A visa does not guarantee entry into the United States. Rather, visas allow foreign citizens to visit travel to U.S. ports of entry and request permission from a Department of Homeland Security Customs and Border Protection inspector to enter the United States.

How Can An Immigrant Who Wants To Obtain Legal Status Avoid Being Taken Advantage Of By An Immigration Service Provider?

Unless they are a licensed attorney, anyone wishing to provide legal advice regarding immigration forms, explain immigration options, or communicate with the USCIS about your case must be accredited by the Department of Justice’s Board of Immigration Appeals (BIA). Check the BIA website for a list of accredited providers.
Individuals seeking immigration advice should keep in mind that in other countries, the word “notario” means that the individual is an attorney. This is not true in the United States.  “Notarios”, or notary publics, immigration consultants, and businesses cannot give you immigration advice unless they are accredited by the BIA.

Who is protected under the Immigration and Nationality Act?

United States citizens, permanent residents, temporary residents, individuals granted asylum, and US nationals are all protected under the Immigration and Nationality Act.

Who Is Eligible To Apply For Asylum?

All individuals who have already arrived or are arriving in the United States are eligible to apply for asylum, regardless of their immigration status, whether they are in the United States legally or illegally.
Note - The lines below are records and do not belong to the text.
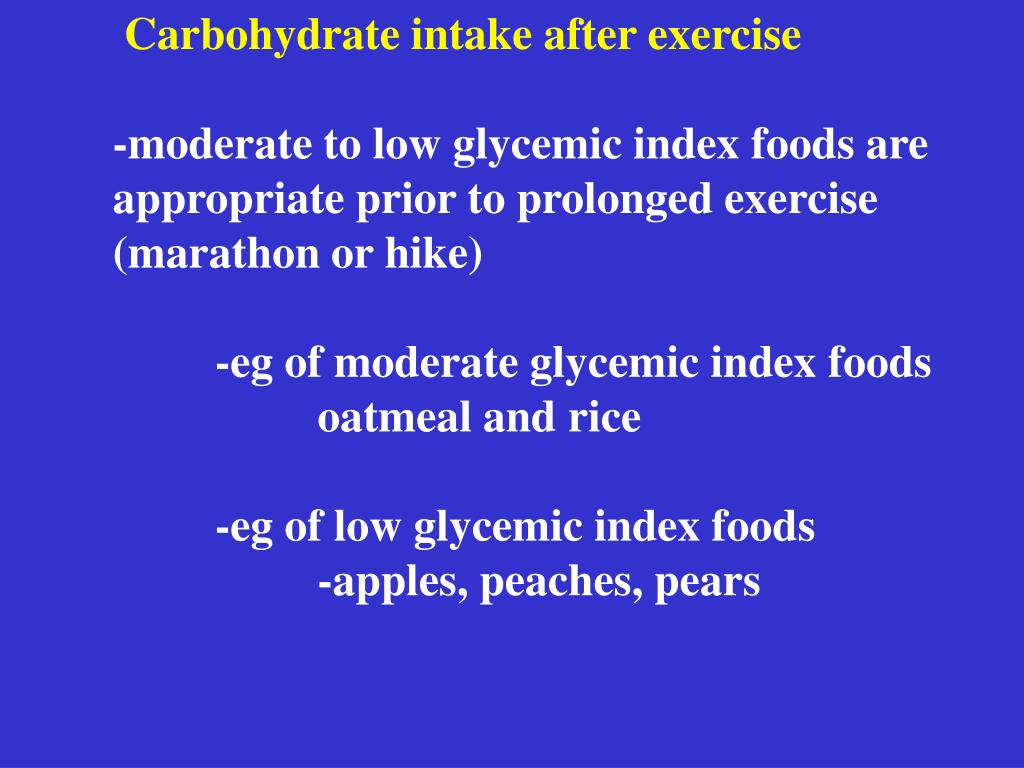 Carbohydrate intake after exercise

-moderate to low glycemic index foods are appropriate prior to prolonged exercise (marathon or hike)

-eg of moderate glycemic index foods
oatmeal and rice

-eg of low glycemic index foods
-apples, peaches, pears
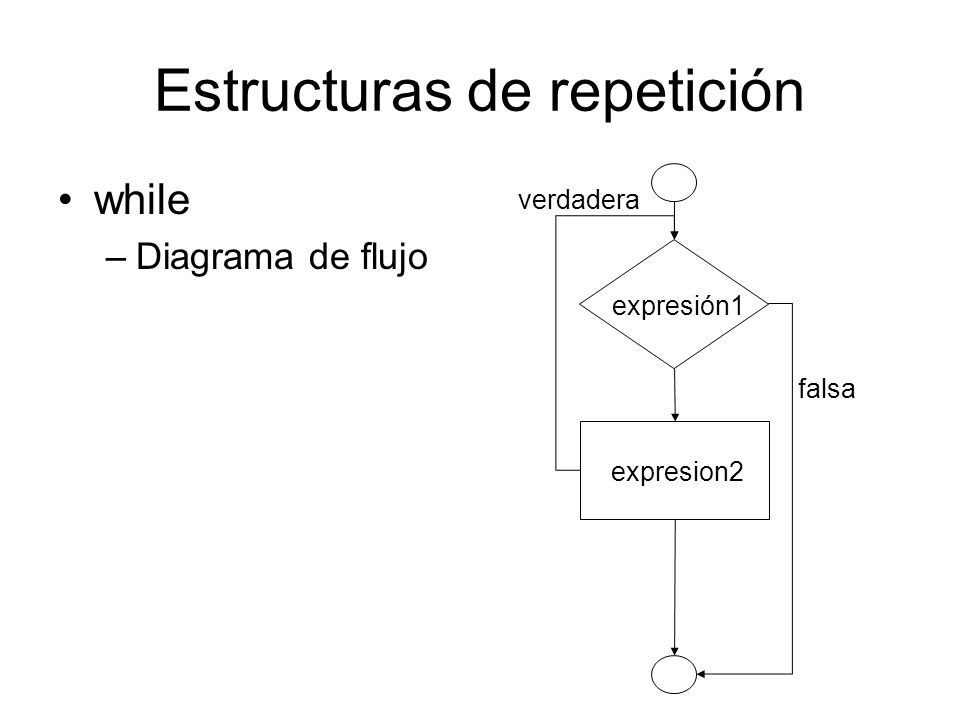 Estructuras de repetición

• while
 – Diagrama de flujo

verdadera

expresión1

falsa

expresion2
Individuals must go to a Service Center complete an Application for Asylum and for Withholding of Removal (Form I-589) and file it within one year of entering the United States.

What is Asylum?

If a foreign individual is already in the United States and unwilling or unable to return to their home country for fear of their own personal safety and of facing persecution, the U.S may grant the individual asylum status. The individual must prove that the persecution they face in their home country is based on their race, political opinion, nationality, religion, or membership in a certain social group. Asylum status grants the individual the right to live and work in the United States indefinitely. After 1 year of living as an asylee, the individual can apply for permanent resident status.